La Policía de Palm Beach en una de las entradas de Mar-a-Lago el pasado lunes 8 de agosto. Foto: ABC News.

Republicans begin to divide over FBI search of Trump’s mansion

When the FBI raided Donald Trump’s house on Monday of last week, his supporters within the Republican Party began to demand the annulment of the seizure of seized documents and the resignation of judicial authorities. And they accused the White House of being behind the operation for political reasons.

But as the days passed and it became known that highly classified materials were found among the documents, either related to nuclear plans or to the military apparatus, doubts have begun to emerge about the innocence that the former president maintains.

In the immediate aftermath of the Mar-a-Lago incident, Republicans in Congress, including members of the leadership, reacted furiously, attacking the nation’s top law enforcement agencies. Some made calls to “defund” or “destroy” the FBI; others invoked the Nazi secret police using words like “gestapo” and “tyrants.”

More moderate voices in the Republican Party on Sunday chided their colleagues for the broadsides against law enforcement, presenting a more measured case for defending Trump while also overseeing the Justice Department.

Many Republicans called for the release of the affidavit supporting the search warrant executed last Monday, the document that served as the basis for a federal judge to sign the search warrant. This document would detail the evidence that the authorities have to get into Trump’s house. Normally these documents are not made public before charges are filed.

“It was an unprecedented action that must be backed by unprecedented justification,” Rep. Brian Fitzpatrick, a Pennsylvania Republican and former FBI agent, told CBS. “I have urged all my colleagues to make sure they understand the weight of their words.”

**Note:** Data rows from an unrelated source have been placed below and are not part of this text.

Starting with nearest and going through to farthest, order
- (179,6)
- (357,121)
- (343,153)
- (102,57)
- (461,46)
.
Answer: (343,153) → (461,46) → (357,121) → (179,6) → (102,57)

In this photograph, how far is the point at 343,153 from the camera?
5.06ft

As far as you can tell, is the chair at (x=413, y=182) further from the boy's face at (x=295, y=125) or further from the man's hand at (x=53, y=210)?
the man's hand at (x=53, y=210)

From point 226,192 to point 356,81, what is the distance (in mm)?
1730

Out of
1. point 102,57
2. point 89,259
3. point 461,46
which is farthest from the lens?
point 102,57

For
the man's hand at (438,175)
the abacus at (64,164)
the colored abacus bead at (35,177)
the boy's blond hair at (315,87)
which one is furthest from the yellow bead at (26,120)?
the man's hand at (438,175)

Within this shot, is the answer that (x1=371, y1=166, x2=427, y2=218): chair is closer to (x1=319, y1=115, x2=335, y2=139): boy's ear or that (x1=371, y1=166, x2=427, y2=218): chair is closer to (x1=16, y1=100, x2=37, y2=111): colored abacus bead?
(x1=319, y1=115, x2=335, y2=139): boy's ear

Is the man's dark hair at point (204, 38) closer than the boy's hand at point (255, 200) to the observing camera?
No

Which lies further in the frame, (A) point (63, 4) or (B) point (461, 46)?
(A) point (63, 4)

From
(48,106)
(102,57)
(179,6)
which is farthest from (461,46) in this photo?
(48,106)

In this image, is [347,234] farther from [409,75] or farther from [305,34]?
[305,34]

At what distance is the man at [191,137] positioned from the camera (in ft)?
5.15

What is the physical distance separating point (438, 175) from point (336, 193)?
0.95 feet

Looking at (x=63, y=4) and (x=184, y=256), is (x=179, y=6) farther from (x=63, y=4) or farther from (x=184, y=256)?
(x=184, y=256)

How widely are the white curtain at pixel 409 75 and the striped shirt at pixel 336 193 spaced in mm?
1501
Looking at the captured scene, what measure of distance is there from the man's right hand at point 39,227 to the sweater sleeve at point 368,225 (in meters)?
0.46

Calls for a more cautious tone emerged as threats against law enforcement began. A gunman attacked an FBI office in Cincinnati on Thursday, and on Friday the Department of Homeland Security (DHS) distributed an intelligence bulletin to law enforcement agencies across the country warning of “an increase in threats and acts of violence, including armed confrontations, against police, judicial and government personnel.

“The FBI and DHS have noted an increase in violent threats posted on social media against federal officials and facilities, including a threat to plant a suspected dirty bomb outside Washington headquarters and issuing blanket calls for ‘civil war’ and the ‘armed rebellion’”, says the bulletin revealed by The New York Times.

Another gunman crashed a car into a barricade outside the Capitol around 4 am Sunday. After getting out of the car, he fired several shots into the air before killing himself, Capitol Police said.

Fitzpatrick told CBS that he had begun contacting his former colleagues at the FBI “to make sure they were okay.”

Conservative lawyer declares Trump at “substantial legal risk”

“We are the oldest democracy in the world, and the only way it can fall apart is by disrespecting institutions and turning Americans against each other,” he said. And he added: “That starts, to a large extent, with the words that we are using.”.

Republicans struggled to come together around a unified strategy to respond to the FBI’s search of Mar-a-Lago, Trump’s home in Palm Beach, Florida, amid daily revelations and false explanations, excuses, defenses and accusations. that change quickly.

Trump and his allies have argued that former President Barack Obama also mishandled the documents, but the allegation was quickly dismissed as false by the National Archives.

They have also accused the judge who signed the warrant authorizing the search of being biased, that the FBI might have planted evidence, that the documents were covered by attorney-client or executive privilege, and that Trump had declassified the documents.

On Saturday, Senator Rand Paul, a Republican from Kentucky, called for the repeal of the Espionage Act, one of the legal supports that prompted the investigation.

But these explanations have made it difficult for Republicans, many eager to please the former president, to come together in a unified defense. They are divided on whether to target the country’s top law enforcement agencies and how aggressive they should be in those attacks.